WHAT THE TASK ASKS — Could the entries below be reproduced exactly, with the images removed?

[Dataset entries]

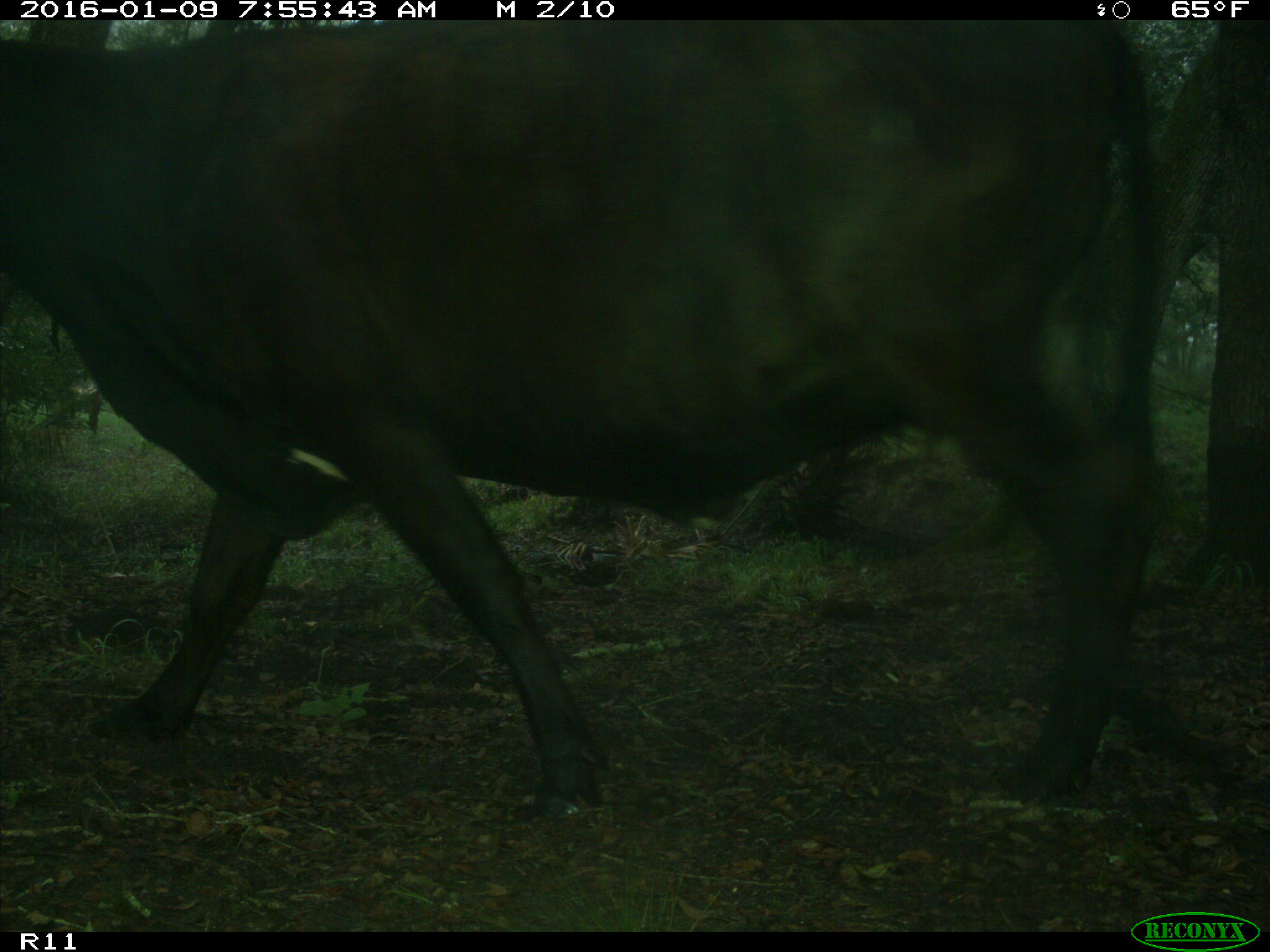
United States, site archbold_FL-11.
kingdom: Animalia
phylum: Chordata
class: Mammalia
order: Artiodactyla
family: Bovidae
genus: Bos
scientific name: Bos taurus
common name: domestic cow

WRITTEN SOLUTION —
United States, site archbold_FL-11.
kingdom: Animalia
phylum: Chordata
class: Mammalia
order: Artiodactyla
family: Bovidae
genus: Bos
scientific name: Bos taurus
common name: domestic cow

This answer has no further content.